On s’étonne aujourd’hui, quand on reprend ton livre,
D’y voir que la leçon est toujours bonne à suivre ;
Et mes jeunes fermiers, s’ils savaient le latin,
Y trouveraient encor plus d’un avis certain.
C’est très-beau, je le dis, mais un peu froid peut-être.
Oserai-je tout bas te l’avouer, ô maître,
Moi qui ne suis pourtant qu’un indigne écolier ?
J’aimerais mieux parfois un vers plus familier.
J’aime assez qu’un poëte, en tunique de chambre,
Me dise : « Un jour d’avril, un matin de décembre,
J’ai fait ceci, j’ai vu cela ; j’ai rencontré,
En revenant du bois, un visage à mon gré ;
Tel ami, dont l’enclos touche à mon héritage,
Vint hier sans façon et goûta mon potage. »
Le propos, dira-t-on, est sans gêne ; tant mieux.
Pascal traite le moi de pronom odieux ;
Pascal se montre là beaucoup trop janséniste.

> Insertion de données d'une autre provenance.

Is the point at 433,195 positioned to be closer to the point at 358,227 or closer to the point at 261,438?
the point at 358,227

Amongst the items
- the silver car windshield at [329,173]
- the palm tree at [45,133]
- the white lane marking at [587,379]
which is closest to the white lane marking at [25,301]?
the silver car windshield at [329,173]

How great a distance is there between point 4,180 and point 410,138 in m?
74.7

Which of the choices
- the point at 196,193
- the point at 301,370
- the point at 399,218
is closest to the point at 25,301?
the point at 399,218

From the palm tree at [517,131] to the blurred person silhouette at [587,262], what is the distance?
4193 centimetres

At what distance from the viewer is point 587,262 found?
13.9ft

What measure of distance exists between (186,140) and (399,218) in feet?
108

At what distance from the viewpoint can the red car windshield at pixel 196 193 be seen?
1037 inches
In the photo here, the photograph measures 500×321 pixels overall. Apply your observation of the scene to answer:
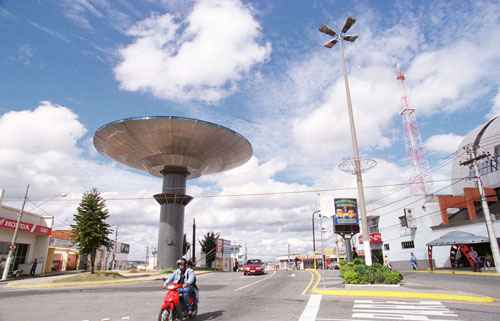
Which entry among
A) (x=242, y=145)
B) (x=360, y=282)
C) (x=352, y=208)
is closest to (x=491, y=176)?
(x=352, y=208)

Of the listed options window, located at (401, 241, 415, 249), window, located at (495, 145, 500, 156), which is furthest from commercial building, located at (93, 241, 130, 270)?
window, located at (495, 145, 500, 156)

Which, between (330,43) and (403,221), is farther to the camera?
(403,221)

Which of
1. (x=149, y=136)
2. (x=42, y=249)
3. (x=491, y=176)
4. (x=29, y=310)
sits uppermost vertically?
Answer: (x=149, y=136)

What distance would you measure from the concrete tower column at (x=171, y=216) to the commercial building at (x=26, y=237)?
12.5 meters

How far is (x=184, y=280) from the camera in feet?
27.2

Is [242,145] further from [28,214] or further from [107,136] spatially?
[28,214]

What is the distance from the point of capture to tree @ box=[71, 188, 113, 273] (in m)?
26.6

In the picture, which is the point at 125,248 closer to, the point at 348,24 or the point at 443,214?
the point at 443,214

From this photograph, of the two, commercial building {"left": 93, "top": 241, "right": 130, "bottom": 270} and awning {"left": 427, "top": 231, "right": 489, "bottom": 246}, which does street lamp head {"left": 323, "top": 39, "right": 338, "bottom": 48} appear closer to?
awning {"left": 427, "top": 231, "right": 489, "bottom": 246}

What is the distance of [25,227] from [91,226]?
32.3ft

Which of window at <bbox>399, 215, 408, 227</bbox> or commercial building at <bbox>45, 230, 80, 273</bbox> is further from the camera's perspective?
window at <bbox>399, 215, 408, 227</bbox>

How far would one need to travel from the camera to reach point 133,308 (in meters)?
10.4

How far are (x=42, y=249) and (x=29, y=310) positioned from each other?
30998 millimetres

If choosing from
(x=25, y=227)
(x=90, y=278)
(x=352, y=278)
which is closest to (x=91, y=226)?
(x=90, y=278)
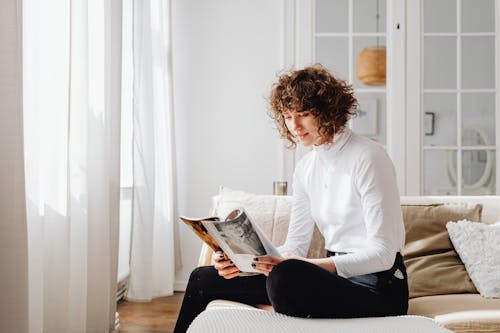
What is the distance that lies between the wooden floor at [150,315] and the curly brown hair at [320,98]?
5.28ft

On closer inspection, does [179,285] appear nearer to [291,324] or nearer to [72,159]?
[72,159]

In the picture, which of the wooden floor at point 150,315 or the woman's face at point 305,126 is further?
the wooden floor at point 150,315

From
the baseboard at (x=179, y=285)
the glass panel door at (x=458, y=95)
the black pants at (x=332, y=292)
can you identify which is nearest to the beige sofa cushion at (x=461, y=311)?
the black pants at (x=332, y=292)

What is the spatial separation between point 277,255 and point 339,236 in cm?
30

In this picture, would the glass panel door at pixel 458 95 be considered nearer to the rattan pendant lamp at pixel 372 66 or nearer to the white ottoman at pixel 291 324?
the rattan pendant lamp at pixel 372 66

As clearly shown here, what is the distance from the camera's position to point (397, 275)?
1.89m

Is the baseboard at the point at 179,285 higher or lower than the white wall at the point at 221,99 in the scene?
lower

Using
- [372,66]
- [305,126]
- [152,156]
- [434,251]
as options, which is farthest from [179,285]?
[305,126]

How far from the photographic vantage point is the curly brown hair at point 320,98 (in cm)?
200

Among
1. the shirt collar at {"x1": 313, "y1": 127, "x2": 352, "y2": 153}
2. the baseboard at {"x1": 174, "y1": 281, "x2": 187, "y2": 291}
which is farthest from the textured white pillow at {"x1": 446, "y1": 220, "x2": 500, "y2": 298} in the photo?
the baseboard at {"x1": 174, "y1": 281, "x2": 187, "y2": 291}

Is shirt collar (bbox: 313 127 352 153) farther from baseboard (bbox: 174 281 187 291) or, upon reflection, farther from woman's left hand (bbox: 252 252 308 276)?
baseboard (bbox: 174 281 187 291)

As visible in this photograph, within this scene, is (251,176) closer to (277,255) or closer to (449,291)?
(449,291)

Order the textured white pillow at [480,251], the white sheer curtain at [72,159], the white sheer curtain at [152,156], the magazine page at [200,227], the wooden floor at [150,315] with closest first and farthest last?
1. the magazine page at [200,227]
2. the white sheer curtain at [72,159]
3. the textured white pillow at [480,251]
4. the wooden floor at [150,315]
5. the white sheer curtain at [152,156]

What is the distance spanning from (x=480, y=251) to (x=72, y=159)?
1628 millimetres
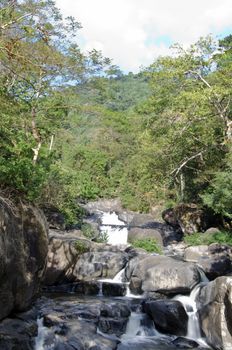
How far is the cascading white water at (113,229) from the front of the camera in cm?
2512

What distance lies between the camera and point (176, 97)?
20.4 m

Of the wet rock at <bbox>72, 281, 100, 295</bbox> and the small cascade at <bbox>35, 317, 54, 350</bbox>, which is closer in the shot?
the small cascade at <bbox>35, 317, 54, 350</bbox>

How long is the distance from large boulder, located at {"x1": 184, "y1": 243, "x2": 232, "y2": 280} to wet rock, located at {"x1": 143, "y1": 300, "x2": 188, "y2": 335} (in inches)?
137

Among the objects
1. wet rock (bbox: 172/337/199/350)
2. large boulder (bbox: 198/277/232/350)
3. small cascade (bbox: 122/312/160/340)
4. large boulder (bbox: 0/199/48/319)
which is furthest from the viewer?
small cascade (bbox: 122/312/160/340)

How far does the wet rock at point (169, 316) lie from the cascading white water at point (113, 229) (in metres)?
12.5

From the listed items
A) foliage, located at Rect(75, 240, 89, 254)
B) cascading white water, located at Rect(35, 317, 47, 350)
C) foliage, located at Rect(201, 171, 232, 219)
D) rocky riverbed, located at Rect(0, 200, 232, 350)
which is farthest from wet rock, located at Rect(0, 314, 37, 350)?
foliage, located at Rect(201, 171, 232, 219)

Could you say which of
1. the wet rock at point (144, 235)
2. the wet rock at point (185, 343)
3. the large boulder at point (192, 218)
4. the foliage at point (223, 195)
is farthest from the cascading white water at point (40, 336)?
the large boulder at point (192, 218)

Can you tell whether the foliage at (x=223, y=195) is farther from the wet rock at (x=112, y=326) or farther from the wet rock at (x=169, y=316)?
the wet rock at (x=112, y=326)

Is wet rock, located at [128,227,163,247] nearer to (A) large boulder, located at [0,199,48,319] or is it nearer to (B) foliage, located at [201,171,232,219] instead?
(B) foliage, located at [201,171,232,219]

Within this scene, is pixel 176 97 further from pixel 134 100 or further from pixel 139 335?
pixel 134 100

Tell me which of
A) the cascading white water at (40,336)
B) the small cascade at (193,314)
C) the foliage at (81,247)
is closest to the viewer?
the cascading white water at (40,336)

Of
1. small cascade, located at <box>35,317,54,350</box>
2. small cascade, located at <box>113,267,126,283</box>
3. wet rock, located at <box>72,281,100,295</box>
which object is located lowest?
small cascade, located at <box>35,317,54,350</box>

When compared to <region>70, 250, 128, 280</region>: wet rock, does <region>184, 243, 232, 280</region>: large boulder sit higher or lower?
higher

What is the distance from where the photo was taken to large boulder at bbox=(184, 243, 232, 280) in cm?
1480
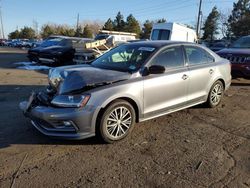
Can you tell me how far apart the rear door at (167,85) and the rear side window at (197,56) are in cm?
25

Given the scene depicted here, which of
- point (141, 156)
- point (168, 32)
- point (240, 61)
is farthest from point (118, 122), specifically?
point (168, 32)

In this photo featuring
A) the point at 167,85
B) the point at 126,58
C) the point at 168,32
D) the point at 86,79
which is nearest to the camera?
the point at 86,79

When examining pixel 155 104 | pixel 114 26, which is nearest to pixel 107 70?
pixel 155 104

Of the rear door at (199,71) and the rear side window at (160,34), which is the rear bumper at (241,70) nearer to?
the rear door at (199,71)

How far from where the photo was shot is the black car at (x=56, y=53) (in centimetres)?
1598

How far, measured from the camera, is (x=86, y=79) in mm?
4699

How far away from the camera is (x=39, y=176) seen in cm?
365

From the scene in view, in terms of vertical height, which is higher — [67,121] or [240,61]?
[240,61]

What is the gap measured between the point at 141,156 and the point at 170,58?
2.21 m

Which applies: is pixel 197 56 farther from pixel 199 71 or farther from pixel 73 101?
pixel 73 101

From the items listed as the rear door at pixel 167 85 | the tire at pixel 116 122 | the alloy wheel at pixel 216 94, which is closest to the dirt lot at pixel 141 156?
the tire at pixel 116 122

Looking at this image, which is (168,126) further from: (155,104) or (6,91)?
(6,91)

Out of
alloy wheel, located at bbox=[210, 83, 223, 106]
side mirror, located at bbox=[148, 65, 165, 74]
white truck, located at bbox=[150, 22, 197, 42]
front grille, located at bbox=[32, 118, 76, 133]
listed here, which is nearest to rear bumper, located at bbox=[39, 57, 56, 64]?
white truck, located at bbox=[150, 22, 197, 42]

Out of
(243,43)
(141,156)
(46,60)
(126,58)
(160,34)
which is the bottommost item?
(141,156)
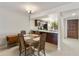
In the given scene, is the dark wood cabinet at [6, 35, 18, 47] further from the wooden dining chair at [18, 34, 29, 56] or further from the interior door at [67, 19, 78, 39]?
the interior door at [67, 19, 78, 39]

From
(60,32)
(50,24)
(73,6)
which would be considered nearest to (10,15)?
(60,32)

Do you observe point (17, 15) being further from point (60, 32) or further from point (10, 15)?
point (60, 32)

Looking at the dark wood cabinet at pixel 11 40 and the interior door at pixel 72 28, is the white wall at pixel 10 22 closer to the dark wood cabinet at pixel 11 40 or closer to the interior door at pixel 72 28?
the dark wood cabinet at pixel 11 40

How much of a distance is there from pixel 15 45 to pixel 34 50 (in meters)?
1.56

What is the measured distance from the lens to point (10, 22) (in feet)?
19.6

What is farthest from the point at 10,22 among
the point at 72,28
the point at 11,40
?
the point at 72,28

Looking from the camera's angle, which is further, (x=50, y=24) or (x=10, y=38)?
(x=50, y=24)

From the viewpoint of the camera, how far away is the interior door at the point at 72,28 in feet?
27.6

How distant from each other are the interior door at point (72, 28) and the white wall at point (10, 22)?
4199 mm

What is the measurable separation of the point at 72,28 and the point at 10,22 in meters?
5.27

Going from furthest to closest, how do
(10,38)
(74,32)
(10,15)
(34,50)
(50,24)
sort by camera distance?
(50,24), (74,32), (10,15), (10,38), (34,50)

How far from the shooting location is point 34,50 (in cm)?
434

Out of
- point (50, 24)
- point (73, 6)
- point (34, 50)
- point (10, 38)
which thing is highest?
point (73, 6)

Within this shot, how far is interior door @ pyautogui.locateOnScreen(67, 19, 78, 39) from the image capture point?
27.6ft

Bref, dût-on m’accuser de penchant égoïste,
Je ne hais pas du tout le pronom personnel.
Ce qui m’est odieux, c’est le ton solennel,
C’est l’accent magistral du professeur en chaire.
La trivialité m’est peut-être plus chère.
Tel mot que le censeur, de son doigt irrité,
Souligne, a tout au moins un son de vérité.